(Rows from a spatial reasoning dataset)
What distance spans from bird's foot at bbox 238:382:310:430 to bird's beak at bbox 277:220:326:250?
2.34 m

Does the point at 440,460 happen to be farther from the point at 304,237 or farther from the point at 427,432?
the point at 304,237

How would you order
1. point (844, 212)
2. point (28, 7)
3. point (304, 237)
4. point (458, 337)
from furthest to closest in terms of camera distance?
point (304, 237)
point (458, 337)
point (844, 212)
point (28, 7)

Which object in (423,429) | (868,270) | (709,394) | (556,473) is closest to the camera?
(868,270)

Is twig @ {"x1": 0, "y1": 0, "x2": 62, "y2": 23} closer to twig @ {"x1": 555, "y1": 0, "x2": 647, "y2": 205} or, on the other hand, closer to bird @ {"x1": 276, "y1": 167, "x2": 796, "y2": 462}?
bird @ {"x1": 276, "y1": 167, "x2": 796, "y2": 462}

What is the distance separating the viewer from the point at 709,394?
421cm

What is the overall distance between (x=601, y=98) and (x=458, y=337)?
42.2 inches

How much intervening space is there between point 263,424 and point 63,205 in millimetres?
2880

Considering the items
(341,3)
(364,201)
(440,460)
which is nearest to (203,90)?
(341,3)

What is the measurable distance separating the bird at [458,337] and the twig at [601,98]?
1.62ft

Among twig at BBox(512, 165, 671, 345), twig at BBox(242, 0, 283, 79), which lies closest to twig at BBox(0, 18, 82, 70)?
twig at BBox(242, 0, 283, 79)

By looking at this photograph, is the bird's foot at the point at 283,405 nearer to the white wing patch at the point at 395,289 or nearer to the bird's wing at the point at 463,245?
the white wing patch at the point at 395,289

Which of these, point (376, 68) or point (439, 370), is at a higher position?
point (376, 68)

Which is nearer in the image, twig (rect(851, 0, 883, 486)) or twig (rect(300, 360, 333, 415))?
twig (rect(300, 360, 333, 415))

Challenge:
Format the data above as a JSON list of strings, with each line as its own string and blank lines omitted.

Written response:
[
  "What distance spans from bird's foot at bbox 238:382:310:430 to bird's beak at bbox 277:220:326:250?",
  "2.34 m",
  "Does the point at 440,460 happen to be farther from the point at 304,237 or farther from the point at 427,432?",
  "the point at 304,237",
  "How would you order",
  "1. point (844, 212)",
  "2. point (28, 7)",
  "3. point (304, 237)",
  "4. point (458, 337)",
  "from furthest to closest in terms of camera distance?",
  "point (304, 237)",
  "point (458, 337)",
  "point (844, 212)",
  "point (28, 7)",
  "Which object in (423,429) | (868,270) | (709,394) | (556,473) is closest to the camera?",
  "(868,270)",
  "Is twig @ {\"x1\": 0, \"y1\": 0, \"x2\": 62, \"y2\": 23} closer to twig @ {\"x1\": 555, \"y1\": 0, \"x2\": 647, \"y2\": 205} or, on the other hand, closer to bird @ {\"x1\": 276, \"y1\": 167, \"x2\": 796, \"y2\": 462}?",
  "bird @ {\"x1\": 276, \"y1\": 167, \"x2\": 796, \"y2\": 462}",
  "What is the distance separating the viewer from the point at 709,394?",
  "421cm",
  "What is the overall distance between (x=601, y=98) and (x=458, y=337)?",
  "42.2 inches",
  "How much intervening space is there between point 263,424 and point 63,205 in millimetres?",
  "2880",
  "Considering the items",
  "(341,3)",
  "(364,201)",
  "(440,460)",
  "which is nearest to (203,90)?",
  "(341,3)",
  "What is the measurable distance separating the bird at [458,337] and the twig at [601,98]?",
  "1.62ft",
  "Among twig at BBox(512, 165, 671, 345), twig at BBox(242, 0, 283, 79), which lies closest to twig at BBox(0, 18, 82, 70)?",
  "twig at BBox(242, 0, 283, 79)",
  "By looking at this photograph, is the bird's foot at the point at 283,405 nearer to the white wing patch at the point at 395,289 or nearer to the bird's wing at the point at 463,245?",
  "the white wing patch at the point at 395,289",
  "Which of these, point (376, 68) or point (439, 370), is at a higher position?",
  "point (376, 68)",
  "Which is nearer in the image, twig (rect(851, 0, 883, 486)) or twig (rect(300, 360, 333, 415))?",
  "twig (rect(300, 360, 333, 415))"
]